Euthanasia: Killing or Caring?Once again the issue of euthanasia has been thrust into the public arena for debate.  This week Sean Davison pleaded guilty to a charge of inciting and procuring his mother’s attempted suicide.  The Crown then withdrew the charge of attempted murder that Davison had previously been facing.

The stories that are used to illustrate the arguments for euthanasia are always engaging, and often heart wrenching.  It is a natural response to not wish to see loved ones, or even perfect strangers suffer.  In Davison’s case, his mother apparently had tried to starve herself to death, but had been unsuccessful.  It is said that she was in pain and discomfort and had asked him to help her to die.

What society fails to recognise today, is that suffering (though difficult and painful both for the sufferer and those who stand by), can actually be useful.  Suffering allows us to grow in maturity – if we let it.

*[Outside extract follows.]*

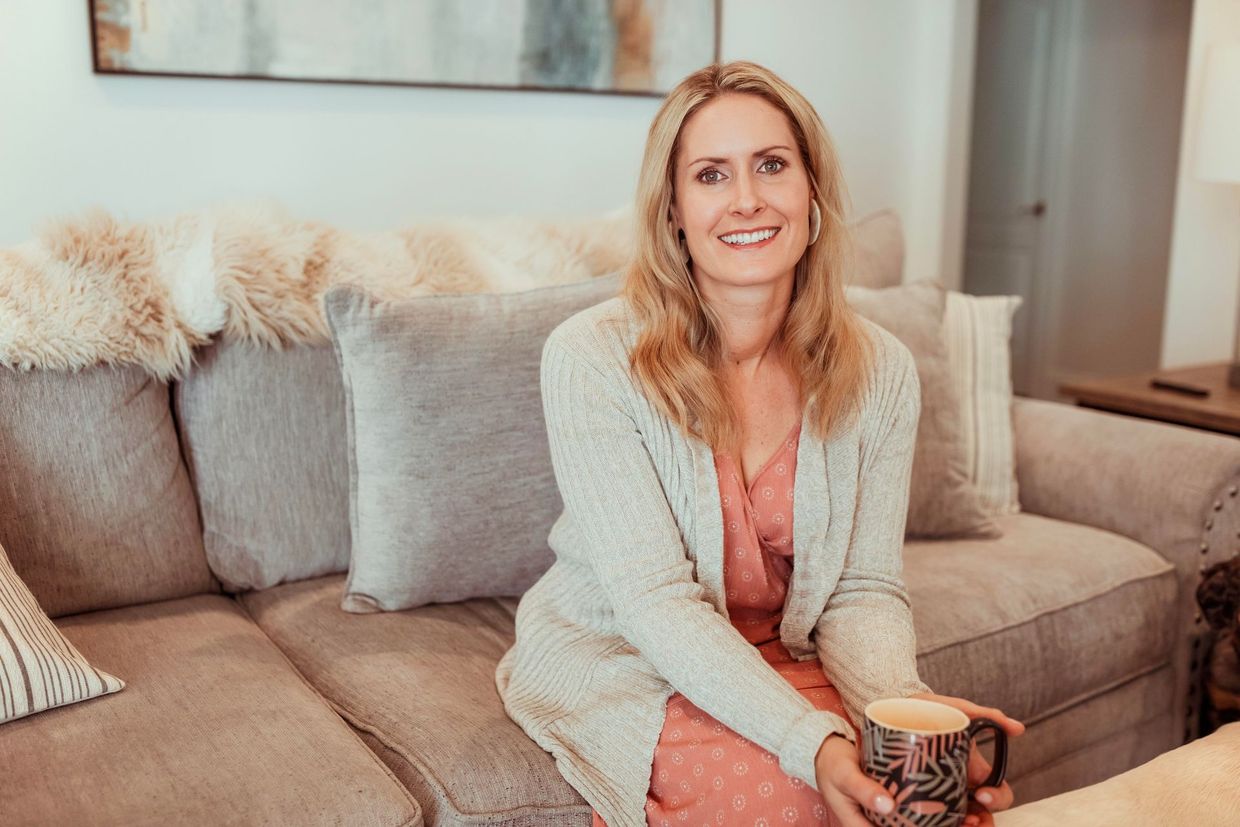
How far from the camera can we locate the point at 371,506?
177 cm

Many however, choose to let the suffering take them over – which leads to self-absorption, anguish and despair.  When this happens the sufferer no longer can see beyond themselves.

Family members and carers, compelled to ease the pain the other is under, can end up making decisions that ultimately implicate themselves in the ending of another’s life.

Quite simply euthanasia is murder.  A false sense of compassion clouds the reasoning of society into thinking that euthanasia is actually a good.  As each year passes and more and more pro-euthanasia stories are presented by the media, we need to speak up against it.  If we don’t, we will find that one day sooner than we think, it will be legal to kill people who are dying, disabled or suffering.